* _Stated exercise 1_
From the Florence Attwood biography, output the passage starting with "Florence Attwood (24" and going on through "successful design career.".
* _Stated exercise 2_
For each statement below, decide whether it agrees with the Florence Attwood biography. Answer yes or no, and quote the words of the biography that settle it. (a) Attwood became deaf after contracting measles at the age of two. (b) Attwood worked for Merrythought before she worked for the Chad Valley Toy Company. (c) Attwood attended a school for the deaf in Liverpool.
* _Stated exercise 3_
Translate this sentence from the Florence Attwood biography into Spanish: "Attwood was particularly skilled at design and dressmaking, moving into fabric design and pattern making."

* _Document excerpt_
◇ ◇ ◇

- Born: 24 July 1907 Shropshire, England
- Died: 7 April 1952 (aged 44) Shropshire, England
- Education: Royal Residential Schools for the Deaf, Manchester
- Occupation(s): Designer, toy maker
- Employer: Merrythought

= Florence Attwood =

English toy designer

Florence Attwood (24 July 1907 – 7 April 1952) was an English toy designer and maker who became chief designer at toy manufacturer Merrythought, producing the company's first range of toys. Attwood was responsible for some of the company's most iconic designs, including the signature Merrythought bear. Deaf from the age of two, she has since been remembered as an inspirational and pioneering figure, who "overcame many challenges" to forge a successful design career.

== Life ==
Florence May Attwood was born on 24 July 1907, the daughter of Walter Attwood and Sarah Ann (née Willetts). At the age of two, she contracted measles, which caused her to become deaf. She attended a school for the deaf in Manchester, where she studied design. Attwood was particularly skilled at design and dressmaking, moving into fabric design and pattern making. She worked first for the Chad Valley Toy Company, before being recruited to work for Merrythought, in Ironbridge, Shropshire.

◇ ◇ ◇

Raw data:
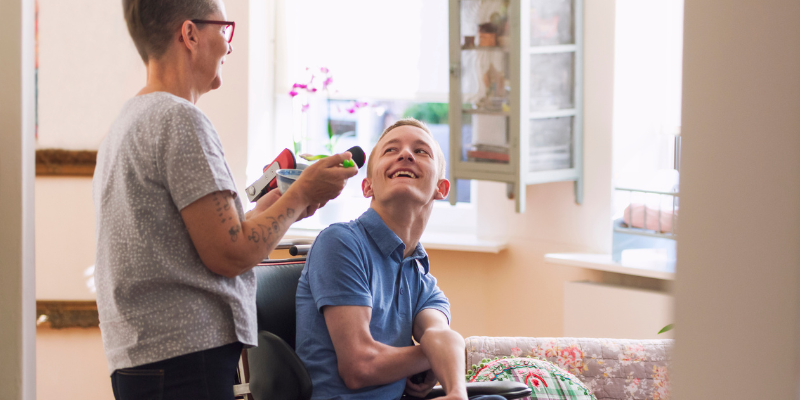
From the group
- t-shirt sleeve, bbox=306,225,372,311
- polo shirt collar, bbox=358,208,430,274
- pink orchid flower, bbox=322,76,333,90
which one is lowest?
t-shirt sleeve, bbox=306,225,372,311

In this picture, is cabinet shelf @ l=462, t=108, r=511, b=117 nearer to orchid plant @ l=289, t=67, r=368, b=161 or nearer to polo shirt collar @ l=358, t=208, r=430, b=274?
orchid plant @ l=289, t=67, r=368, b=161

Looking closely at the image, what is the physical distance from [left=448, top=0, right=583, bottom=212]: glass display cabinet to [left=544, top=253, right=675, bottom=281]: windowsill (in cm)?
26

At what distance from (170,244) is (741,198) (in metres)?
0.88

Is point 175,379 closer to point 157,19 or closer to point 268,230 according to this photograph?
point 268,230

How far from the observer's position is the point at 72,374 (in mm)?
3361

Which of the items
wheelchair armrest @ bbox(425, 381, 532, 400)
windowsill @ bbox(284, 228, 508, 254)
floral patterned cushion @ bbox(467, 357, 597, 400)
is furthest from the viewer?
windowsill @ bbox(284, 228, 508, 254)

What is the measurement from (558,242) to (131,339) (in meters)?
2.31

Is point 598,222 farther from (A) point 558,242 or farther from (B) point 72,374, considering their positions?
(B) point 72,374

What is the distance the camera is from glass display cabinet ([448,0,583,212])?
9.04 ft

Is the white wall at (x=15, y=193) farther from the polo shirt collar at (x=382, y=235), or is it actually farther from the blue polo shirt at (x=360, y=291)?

◇ ◇ ◇

* _Exercise response 1_
Florence Attwood (24 July 1907 – 7 April 1952) was an English toy designer and maker who became chief designer at toy manufacturer Merrythought, producing the company's first range of toys. Attwood was responsible for some of the company's most iconic designs, including the signature Merrythought bear. Deaf from the age of two, she has since been remembered as an inspirational and pioneering figure, who "overcame many challenges" to forge a successful design career.

* _Exercise response 2_
(a) Yes: "At the age of two, she contracted measles, which caused her to become deaf."
(b) No: "She worked first for the Chad Valley Toy Company, before being recruited to work for Merrythought"
(c) No: "She attended a school for the deaf in Manchester"

* _Exercise response 3_
Attwood era especialmente hábil en el diseño y la confección de ropa, y pasó al diseño de telas y a la elaboración de patrones.